As if we needed another sign that everything that is old is new again (see also, the return of 90s fashion, sexual harrassment, the gender pay gap), learning the ‘secret’ meanings of flowers is apparently in vogue. Yes, just like our Victorian forebears (and generations before them), we are all supposed to be fascinated by the symbolism of floral tributes. This could be for real, or it could be a spurious story cooked up to promote Valentine’s Day flower sales. I’m not convinced either way. That said, I do have to share a floral fact I’ve recently learned: fuschia flowers and berries are edible. True story.

I’ve long admired fuschias – there was a large, lovely fuschia overhanging the front door at the house I grew up in, and the house I live in now has a dainty miniature bush at the front gate. But it wasn’t until I read this post about foraging by the always-excellent Jane Wrigglesworth that I realised they were edible. While Jane suggests dipping them in tempura batter, I prefer dipping them in something far more refreshing.

Fuschia fairy cocktails
You can make this with any kind of edible flower, but it’s hard to go past the elegance of a fuschia. Tiny rosebuds would also be sweet.

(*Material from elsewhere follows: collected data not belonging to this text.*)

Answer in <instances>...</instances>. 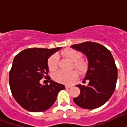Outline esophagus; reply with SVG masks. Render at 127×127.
Instances as JSON below:
<instances>
[{
	"label": "esophagus",
	"instance_id": "34e87169",
	"mask_svg": "<svg viewBox=\"0 0 127 127\" xmlns=\"http://www.w3.org/2000/svg\"><path fill=\"white\" fill-rule=\"evenodd\" d=\"M65 87H66V89H70V88L72 87V86H71V85H66Z\"/></svg>",
	"mask_w": 127,
	"mask_h": 127
}]
</instances>
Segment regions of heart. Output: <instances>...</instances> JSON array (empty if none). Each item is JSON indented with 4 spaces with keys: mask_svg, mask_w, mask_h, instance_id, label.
Wrapping results in <instances>:
<instances>
[{
    "mask_svg": "<svg viewBox=\"0 0 127 127\" xmlns=\"http://www.w3.org/2000/svg\"><path fill=\"white\" fill-rule=\"evenodd\" d=\"M63 55L70 61L73 62L72 67L76 68L80 73H85L87 70L88 65L84 61L81 59L82 55L79 51L74 49H66L62 53ZM48 67L50 71H55L58 68V57L57 55H52L48 59ZM78 72L75 70H72L68 72L59 70L53 74V79L58 83L63 84H71L78 77Z\"/></svg>",
    "mask_w": 127,
    "mask_h": 127,
    "instance_id": "b5f03b06",
    "label": "heart"
}]
</instances>
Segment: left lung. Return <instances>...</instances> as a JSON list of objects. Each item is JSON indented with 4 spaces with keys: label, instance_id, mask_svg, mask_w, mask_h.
Listing matches in <instances>:
<instances>
[{
    "label": "left lung",
    "instance_id": "left-lung-1",
    "mask_svg": "<svg viewBox=\"0 0 127 127\" xmlns=\"http://www.w3.org/2000/svg\"><path fill=\"white\" fill-rule=\"evenodd\" d=\"M70 47L83 53L88 59V70L83 83L89 81V83L76 85L81 93L73 101L83 109L98 108L115 91L118 72L113 55L106 47L96 42H85Z\"/></svg>",
    "mask_w": 127,
    "mask_h": 127
}]
</instances>
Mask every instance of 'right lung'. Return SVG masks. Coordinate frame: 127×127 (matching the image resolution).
Listing matches in <instances>:
<instances>
[{
    "mask_svg": "<svg viewBox=\"0 0 127 127\" xmlns=\"http://www.w3.org/2000/svg\"><path fill=\"white\" fill-rule=\"evenodd\" d=\"M61 47L27 48L15 56L9 72V85L16 101L30 112H42L51 108L64 85L51 80L48 59ZM44 77L49 85H41Z\"/></svg>",
    "mask_w": 127,
    "mask_h": 127,
    "instance_id": "right-lung-1",
    "label": "right lung"
}]
</instances>
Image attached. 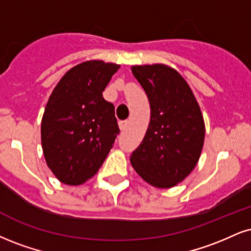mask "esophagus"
<instances>
[{
	"mask_svg": "<svg viewBox=\"0 0 251 251\" xmlns=\"http://www.w3.org/2000/svg\"><path fill=\"white\" fill-rule=\"evenodd\" d=\"M127 124L128 122H126V120H124V122H119V128L122 129V131H124V129L127 127Z\"/></svg>",
	"mask_w": 251,
	"mask_h": 251,
	"instance_id": "esophagus-1",
	"label": "esophagus"
}]
</instances>
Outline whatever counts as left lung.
Wrapping results in <instances>:
<instances>
[{
  "label": "left lung",
  "mask_w": 251,
  "mask_h": 251,
  "mask_svg": "<svg viewBox=\"0 0 251 251\" xmlns=\"http://www.w3.org/2000/svg\"><path fill=\"white\" fill-rule=\"evenodd\" d=\"M151 105L146 134L131 164L150 185L171 188L191 174L204 141V122L191 87L164 64L132 66Z\"/></svg>",
  "instance_id": "1"
}]
</instances>
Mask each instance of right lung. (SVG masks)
<instances>
[{
	"instance_id": "obj_1",
	"label": "right lung",
	"mask_w": 251,
	"mask_h": 251,
	"mask_svg": "<svg viewBox=\"0 0 251 251\" xmlns=\"http://www.w3.org/2000/svg\"><path fill=\"white\" fill-rule=\"evenodd\" d=\"M119 68L102 60L80 63L62 77L48 100L42 147L47 165L65 185L91 179L119 134L113 104L102 97Z\"/></svg>"
}]
</instances>
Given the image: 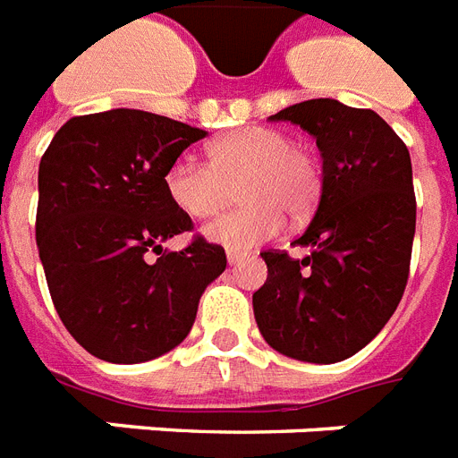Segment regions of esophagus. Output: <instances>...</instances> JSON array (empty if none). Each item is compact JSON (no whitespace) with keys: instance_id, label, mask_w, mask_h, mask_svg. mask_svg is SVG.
<instances>
[{"instance_id":"esophagus-1","label":"esophagus","mask_w":458,"mask_h":458,"mask_svg":"<svg viewBox=\"0 0 458 458\" xmlns=\"http://www.w3.org/2000/svg\"><path fill=\"white\" fill-rule=\"evenodd\" d=\"M243 259H246V252H241V250H226V262H229V265H232V267L241 265Z\"/></svg>"}]
</instances>
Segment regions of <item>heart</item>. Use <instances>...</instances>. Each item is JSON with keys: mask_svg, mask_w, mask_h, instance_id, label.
Wrapping results in <instances>:
<instances>
[{"mask_svg": "<svg viewBox=\"0 0 458 458\" xmlns=\"http://www.w3.org/2000/svg\"><path fill=\"white\" fill-rule=\"evenodd\" d=\"M210 163L189 153L170 163L165 191L193 219L217 215L239 186L243 206L206 226V239L229 250L274 239L286 215L302 217L319 203L321 170L314 156L291 146V139L269 127H241L208 146Z\"/></svg>", "mask_w": 458, "mask_h": 458, "instance_id": "1", "label": "heart"}]
</instances>
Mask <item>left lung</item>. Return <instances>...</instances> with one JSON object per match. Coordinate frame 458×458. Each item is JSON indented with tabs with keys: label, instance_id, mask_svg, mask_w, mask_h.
<instances>
[{
	"label": "left lung",
	"instance_id": "left-lung-1",
	"mask_svg": "<svg viewBox=\"0 0 458 458\" xmlns=\"http://www.w3.org/2000/svg\"><path fill=\"white\" fill-rule=\"evenodd\" d=\"M269 120L317 139L321 196L295 239L310 248L307 258L259 252L267 281L252 293V312L276 352L335 364L378 335L407 286L416 232L411 158L378 113L335 98H310Z\"/></svg>",
	"mask_w": 458,
	"mask_h": 458
}]
</instances>
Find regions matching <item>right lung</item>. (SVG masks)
<instances>
[{
  "label": "right lung",
  "mask_w": 458,
  "mask_h": 458,
  "mask_svg": "<svg viewBox=\"0 0 458 458\" xmlns=\"http://www.w3.org/2000/svg\"><path fill=\"white\" fill-rule=\"evenodd\" d=\"M206 137L199 127L134 108L71 118L39 163V259L58 317L89 354L139 364L189 335L225 248L203 236L184 250L163 241L191 232L165 191V172ZM156 251L159 258L148 260Z\"/></svg>",
  "instance_id": "add662e5"
}]
</instances>
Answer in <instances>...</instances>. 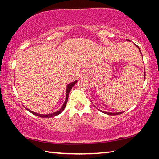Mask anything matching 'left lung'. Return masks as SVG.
<instances>
[{"instance_id":"obj_1","label":"left lung","mask_w":159,"mask_h":159,"mask_svg":"<svg viewBox=\"0 0 159 159\" xmlns=\"http://www.w3.org/2000/svg\"><path fill=\"white\" fill-rule=\"evenodd\" d=\"M137 47H138V48H139V51H140V49H139V48L138 46V45H137ZM144 79H145V72H144ZM105 113V114H108V115H118V114H122L123 112H118V113H108V112H104Z\"/></svg>"}]
</instances>
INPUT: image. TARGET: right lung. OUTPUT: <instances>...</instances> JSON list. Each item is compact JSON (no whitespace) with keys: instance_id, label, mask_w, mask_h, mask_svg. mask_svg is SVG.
<instances>
[{"instance_id":"1","label":"right lung","mask_w":159,"mask_h":159,"mask_svg":"<svg viewBox=\"0 0 159 159\" xmlns=\"http://www.w3.org/2000/svg\"><path fill=\"white\" fill-rule=\"evenodd\" d=\"M77 83V80H76V81L74 82H72L71 83H69V84H68V85H67L66 87V99H65V102H64V103L63 104V106L61 107V108L59 110V111H56L55 113H53V114H46V115H43V114H37V113H35V112H33L32 111H30V110L26 109L28 110L29 111H30L31 113H32V114L37 116H39V117H41V118H50V117H52V116H55L57 115H59L60 114H61V111H63V110L64 109V108H65V107L66 105V103H67V101H68V98H69V92L71 91V88L74 87V85L76 84V83Z\"/></svg>"}]
</instances>
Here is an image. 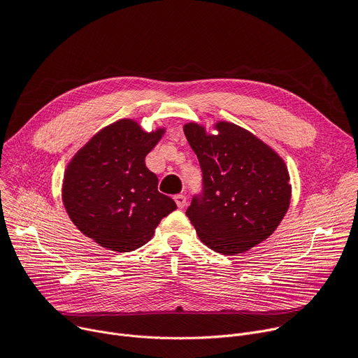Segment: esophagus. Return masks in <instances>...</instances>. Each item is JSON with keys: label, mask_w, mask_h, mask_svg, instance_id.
Here are the masks:
<instances>
[{"label": "esophagus", "mask_w": 358, "mask_h": 358, "mask_svg": "<svg viewBox=\"0 0 358 358\" xmlns=\"http://www.w3.org/2000/svg\"><path fill=\"white\" fill-rule=\"evenodd\" d=\"M174 201H176L178 208H184L185 203H187V198H185V195H182V194L176 195V196H174Z\"/></svg>", "instance_id": "esophagus-1"}]
</instances>
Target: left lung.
I'll return each instance as SVG.
<instances>
[{
	"label": "left lung",
	"mask_w": 358,
	"mask_h": 358,
	"mask_svg": "<svg viewBox=\"0 0 358 358\" xmlns=\"http://www.w3.org/2000/svg\"><path fill=\"white\" fill-rule=\"evenodd\" d=\"M218 134L188 123L184 134L198 157L202 191L185 215L213 250L235 255L269 238L287 213L292 187L285 162L248 130L228 122Z\"/></svg>",
	"instance_id": "left-lung-1"
}]
</instances>
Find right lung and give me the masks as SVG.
Returning <instances> with one entry per match:
<instances>
[{
    "label": "right lung",
    "instance_id": "right-lung-1",
    "mask_svg": "<svg viewBox=\"0 0 358 358\" xmlns=\"http://www.w3.org/2000/svg\"><path fill=\"white\" fill-rule=\"evenodd\" d=\"M164 129L145 133L122 119L96 133L68 164L62 199L76 228L103 248L130 252L155 234L177 206L159 192L144 163Z\"/></svg>",
    "mask_w": 358,
    "mask_h": 358
}]
</instances>
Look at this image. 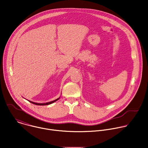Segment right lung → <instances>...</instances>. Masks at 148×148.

The base syrup is useful to have in the fridge and can be used in any kind of drink – use prosecco or sparkling wine, or soda water.

1 cup caster sugar
1/2 cup hot water
3 tsp rosewater

Fuschia flowers
Gin or vodka
Prosecco or sparkling water

Put the sugar and water in a small pot set over medium heat. Stir until the sugar has dissolved, then let bubble away for a couple of minutes until thick and syrupy. Remove from the heat and let cool completely. Transfer to a glass jar and stir in the rosewater (add more if you like, but it’s best to start with a light hand). Store in the fridge until ready to use.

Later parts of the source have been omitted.